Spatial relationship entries
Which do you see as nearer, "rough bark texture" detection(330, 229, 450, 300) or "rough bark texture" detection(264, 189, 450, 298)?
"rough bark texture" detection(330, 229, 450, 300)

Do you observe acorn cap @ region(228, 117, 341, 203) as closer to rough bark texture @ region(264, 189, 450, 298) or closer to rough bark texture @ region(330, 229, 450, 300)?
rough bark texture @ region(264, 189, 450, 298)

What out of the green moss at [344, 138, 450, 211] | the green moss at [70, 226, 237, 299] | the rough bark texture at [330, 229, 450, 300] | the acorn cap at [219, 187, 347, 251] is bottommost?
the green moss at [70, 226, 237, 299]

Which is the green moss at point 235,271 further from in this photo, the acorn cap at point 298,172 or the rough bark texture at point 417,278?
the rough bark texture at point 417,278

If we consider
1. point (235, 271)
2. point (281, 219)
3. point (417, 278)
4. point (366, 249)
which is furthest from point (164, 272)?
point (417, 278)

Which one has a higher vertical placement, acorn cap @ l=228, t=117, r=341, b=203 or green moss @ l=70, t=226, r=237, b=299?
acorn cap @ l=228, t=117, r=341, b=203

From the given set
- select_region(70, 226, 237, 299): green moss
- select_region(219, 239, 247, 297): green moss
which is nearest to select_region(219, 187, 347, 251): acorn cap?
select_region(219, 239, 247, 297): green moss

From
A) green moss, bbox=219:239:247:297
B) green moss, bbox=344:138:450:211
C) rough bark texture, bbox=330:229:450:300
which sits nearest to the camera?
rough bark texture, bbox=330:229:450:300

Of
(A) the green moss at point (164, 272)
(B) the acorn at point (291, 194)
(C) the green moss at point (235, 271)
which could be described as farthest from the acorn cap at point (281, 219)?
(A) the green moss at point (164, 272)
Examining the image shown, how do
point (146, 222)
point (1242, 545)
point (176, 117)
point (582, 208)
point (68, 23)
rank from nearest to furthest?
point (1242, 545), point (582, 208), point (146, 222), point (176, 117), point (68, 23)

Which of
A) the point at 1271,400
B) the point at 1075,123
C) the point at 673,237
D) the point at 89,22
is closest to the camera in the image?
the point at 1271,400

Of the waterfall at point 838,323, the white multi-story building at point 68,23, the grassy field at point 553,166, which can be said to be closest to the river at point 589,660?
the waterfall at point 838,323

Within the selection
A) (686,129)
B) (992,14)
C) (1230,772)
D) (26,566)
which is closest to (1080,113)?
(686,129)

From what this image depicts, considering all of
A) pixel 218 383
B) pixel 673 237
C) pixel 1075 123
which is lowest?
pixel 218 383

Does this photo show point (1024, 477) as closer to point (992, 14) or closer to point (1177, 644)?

*Work to complete:*
Rewrite the stretch from the line containing "Of the waterfall" through the end of the entries, swapping "closest" for "nearest" and keeping everything else the same.

*Response:*
Of the waterfall at point 838,323, the white multi-story building at point 68,23, the grassy field at point 553,166, which can be said to be nearest to the river at point 589,660?
the waterfall at point 838,323

Within the selection
A) (686,129)
B) (992,14)
C) (1230,772)
D) (26,566)
which is nearest to (1080,113)?
(686,129)

From what this image depicts, considering all of
A) pixel 218 383
B) pixel 673 237
C) pixel 1075 123
which is lowest?
pixel 218 383

Does this photo show point (1024, 477) as closer to point (992, 14) or closer to point (1177, 644)?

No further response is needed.